The second floor on natural history is notable for its recreation of a 3.6-million-year-old megalodon, named Finn, suspended mid-air just around a corner, and for a life-size Columbian mammoth (which was once native to SC). The Museum's first natural history curator was Rudy Mancke, who went on to produce a national program on South Carolina Educational Television called NatureScene.

There is also the Lipscomb art gallery on the first floor, which features an iron gate made by Charleston's Philip Simmons. The Cotton Mill Exchange gift shop sells South Carolina souvenirs and books and is located on the first floor. The museum restaurant, the Crescent Café, sells sandwiches and drinks. The museum has a 1989 mural of the nearby Gervais Street Bridge by Columbia's Blue Sky (artist) in a room next to the Café. It has topiary sculpted by Bishopville's Pearl Fryar in the parking lot. The Stringer Discovery Center for small children opened in 1997.

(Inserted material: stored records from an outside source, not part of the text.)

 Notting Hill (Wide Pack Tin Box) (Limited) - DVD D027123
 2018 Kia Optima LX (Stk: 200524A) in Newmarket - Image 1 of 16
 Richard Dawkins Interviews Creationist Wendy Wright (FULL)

The Lipscomb Gallery re-opened in September 2025, after a two year closure. Over 100 new items from the museum's collections are now on display.

In early 2026, 'Big Percy' a sweetgrass basket weighing 80 pounds and 5-foot-tall by 6-foot-wide was placed on display in the Museum. The sweetgrass basket was created by Corey Alston, a fifth-generation basketmaker.

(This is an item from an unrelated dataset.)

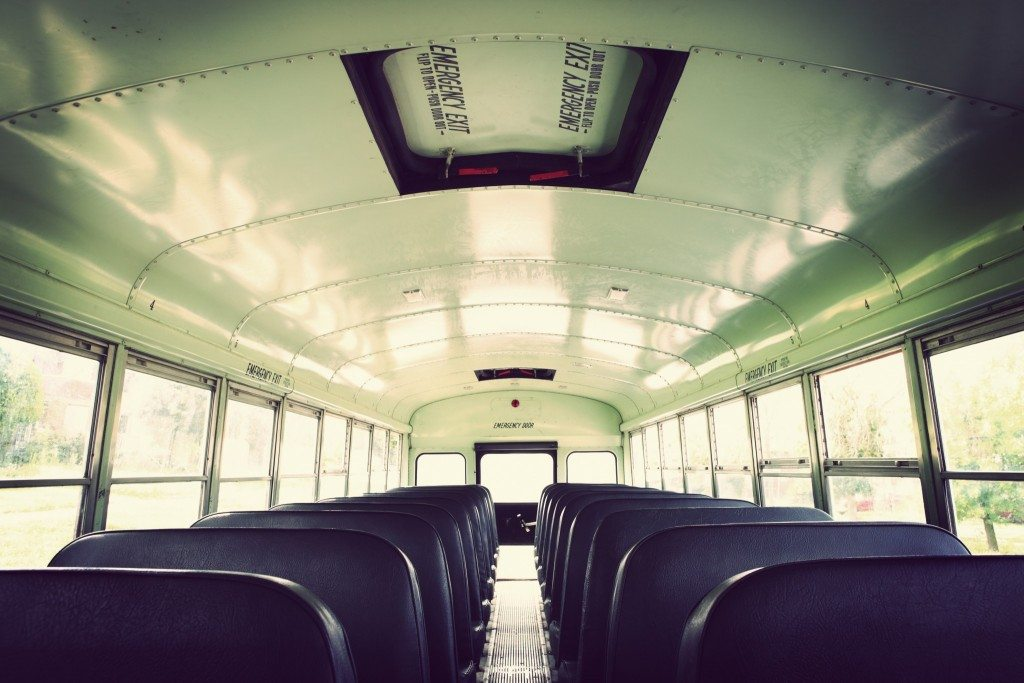 bigstock-Interior-Of-An-Old-School-Bus-11834603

== Traveling Exhibitions ==
Traveling exhibitions at the State Museum have included "Spanish Explorations in the Caribbean and the US, 1492-1570" (for the 500th anniversary of Columbus' discovery) in 1990, WWII and SC in 1991 (for 50 years since the Pearl Harbor attack), "Rock, Roll, and Remember: Hootie & the Blowfish and Other SC Greats" in 1997, The World of Insects in 1998, Star Trek: The Exhibition in 1999, The Magic School Bus in 1999, Inside Africa in 2004, Prehistoric Predators in 2004, Napoleon Bonaparte in 2006, Aliens: Worlds of Possibilities in 2007, Leonardo da Vinci in 2008, a 2008 exhibit on several of the movies (like The Patriot and Forrest Gump) filmed in SC ("Hollywood Comes to South Carolina"), "Football in the Palmetto State, 1889-2000" in 2008, Pirates in 2010, 150 years of the Civil War in SC in 2011, Body Worlds Vital in 2012, Titanic: the Artifact Exhibition (100 yr. anniversary) in 2012, Secrets of the Maya in 2012, King Tut in 2003 and 2013, Dinosaurs: A Bite Out of Time in 2014, Julius Caesar: Roman Military Might in 2015, "RACE: Are We So Different?" in 2016, Savage Ancient Seas in 2017, the 2017 Solar Eclipse in Columbia exhibit in the observatory, The Wizard of Oz in 2017 for Halloween, Hall of Heroes (superheroes) in 2019, 50 Years of the Apollo 11 Moon Landing (with items from SC astronaut Charles Duke) in 2019, and Sherlock Holmes: the International Exhibition in 2020 (with items from the Museum of London).